The goal of this project is to turn a POC(Proof Of Concept) project into a Production Ready Project by leveraging all good practices from Udacity MLOPs Chapter 1 such as:

Code refactoring
Comments, DocString, etc
Modularity
Testing
Logging
AutoPEP8 and Pylint

The base project were provided by Udacity and it predicts, for bank customers, the customer churn.

The project follows the below workflow:

EDA: Explore and Analyze the dataset
FEATURE-ENGINEERING: Adapt the dataset for training
TRAINING: Train ML Model. In our case, we train two classification models from sklearn library (A Random Forest and a Logistic Regression)
POST-TRAINING: To understand what influence our models, we using SHAP library to post analyze the features. It allows to identify the features with higher impact on predictions.
STORAGE: Save best models and associated metrics for tracking and reusage for other inferences.

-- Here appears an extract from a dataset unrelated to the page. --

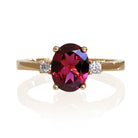 A product photo of a dainty and elegant yellow gold ring with a stunning trio of rhodalite and diamonds sitting against a white background. The largest of the stones sits in the centre, an oval rhodalite - hugged by two smaller circular white diamonds on either side.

Files and data description

The project is organized as follows:

PROJECT_FOLDER
- data
  - bank_data.csv --> csv dataset
- images --> contains model scores, confusion matrix, ROC curve
  - eda --> results of the EDA
  - results --> Training and evaluation results
- logs --> log generated during testing
- models --> contains saved models in .pkl format
- churn_library.py --> Main entry file containing all the functions
- churn_notebook.ipynb --> jupyter notebook leveraging churn_library.py for step-by-step execution
- churn_script_logging_and_testing.py --> testing script for churn_library.py
- constant.py --> ontains constant informations such as columns to process
- requirements_py3.X.txt --> requirements for the execution

All python files were designed following pep8 rules and ratied as follows by pylint:

churn_library.py = 8.28
constant.py = 10
churn_script_logging_and_testing.py = 8.32

Running Files

How do you run your files? What should happen when you run your files?

The following project were tested using python 3.8 and all listed packages inside the requirements_py3.8.txt.

To install required packages, run the following command:

pip install -r requirements_py3.8.txt

How to run the project

The project can be run from two entry points:

churn_library.py using

python churn_library.py

churn_notebook.ipynb

How to test the the functionnality

For this project, each function can be tested using dedicated module. To run the tests:

python churn_script_logging_and_tests.py